A new paper finds that offline recommendations to mix AI models from different "families" for diversity may not hold up in real-time interactive settings—the very environments where multi-LLM systems are actually deployed. This discovery could change how multi-AI systems are designed.

Researchers from a new preprint on arXiv studied how multiple language models interact when working together in real time, such as debating or evaluating each other's answers. While prior offline research suggested that using models from different families (e.g., one from the GPT family and one from the Llama family) ensures behavioral diversity, this paper tested that assumption in interactive multi-LLM systems—the actual setting used in deployed systems—and found that the family label alone does not reliably predict behavioral differences.

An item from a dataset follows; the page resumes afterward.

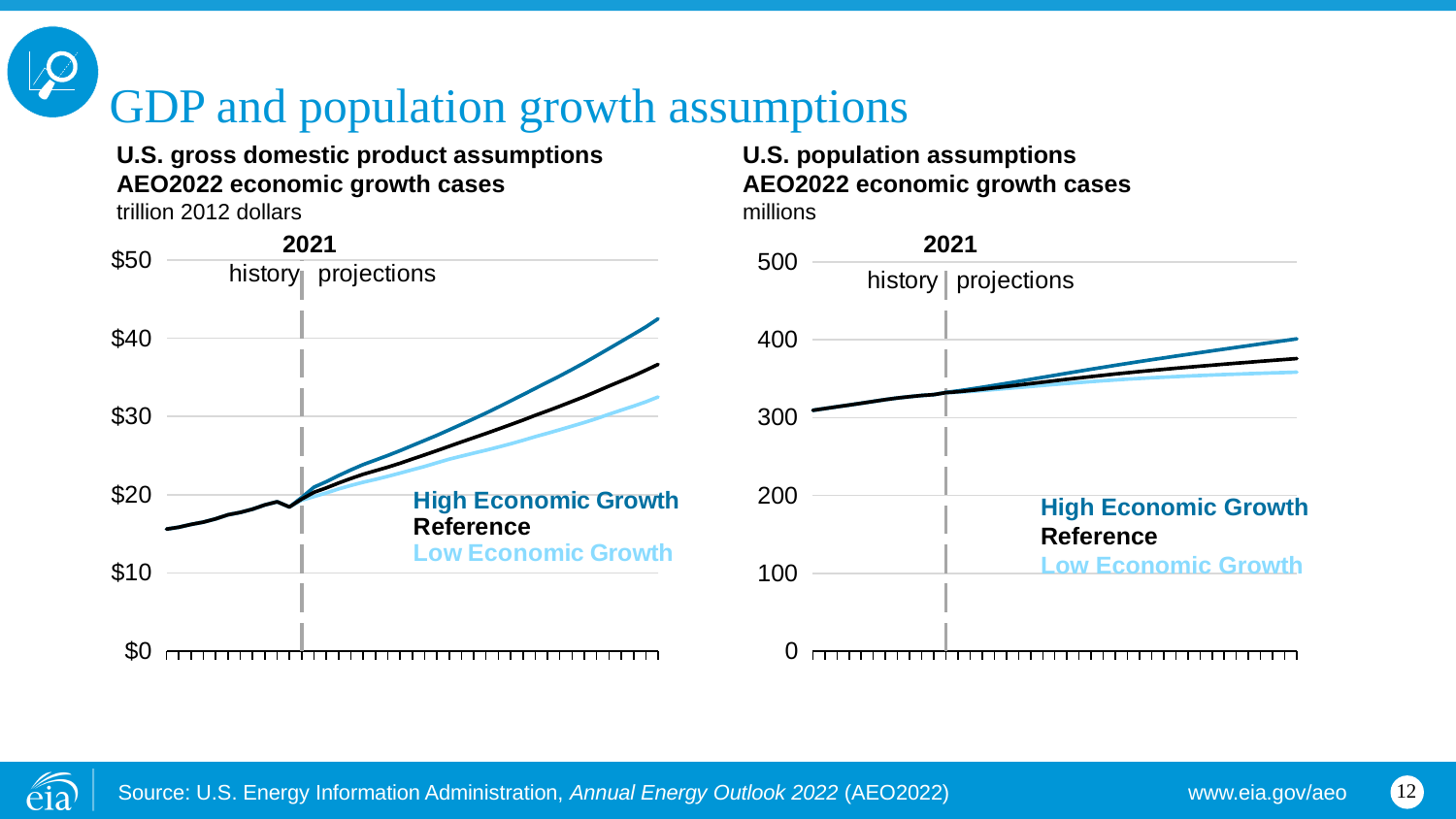
In the U.S. gross domestic product assumptions chart, is the final projected value for High Economic Growth greater or less than $40? greater In the U.S. gross domestic product assumptions chart, is the first historical value greater or less than $20? less In the U.S. gross domestic product assumptions chart, which series ends higher at the end of the projection period, High Economic Growth or Low Economic Growth? High Economic Growth What year separates history from projections in both charts? 2021 What unit is used on the U.S. gross domestic product assumptions chart? trillion 2012 dollars How many series does the U.S. population assumptions chart show? 3 In the U.S. gross domestic product assumptions chart, is the final projected value for Low Economic Growth greater or less than $40? less In the U.S. gross domestic product assumptions chart, does the Reference series rise or fall over the projection period? rise What kind of chart is the U.S. gross domestic product assumptions chart? line chart In the U.S. population assumptions chart, does the Low Economic Growth series rise or fall over the projection period? rise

The key finding is that a model's "post-training recipe"—the fine-tuning and alignment process it went through—shapes its conversational behavior more than which model family it belongs to. This means that simply picking one model per family may not create the diversity needed for productive multi-agent collaboration. Instead, developers should consider the specific training methods applied to each model.

This matters because AI teams are becoming more common in tools we use daily, from customer service chatbots to complex problem-solving systems. When AI models are too similar in behavior, they tend to agree too much, which limits creativity and problem-solving. By understanding what really drives behavioral diversity—the post-training recipe—engineers can build more innovative and reliable multi-LLM systems.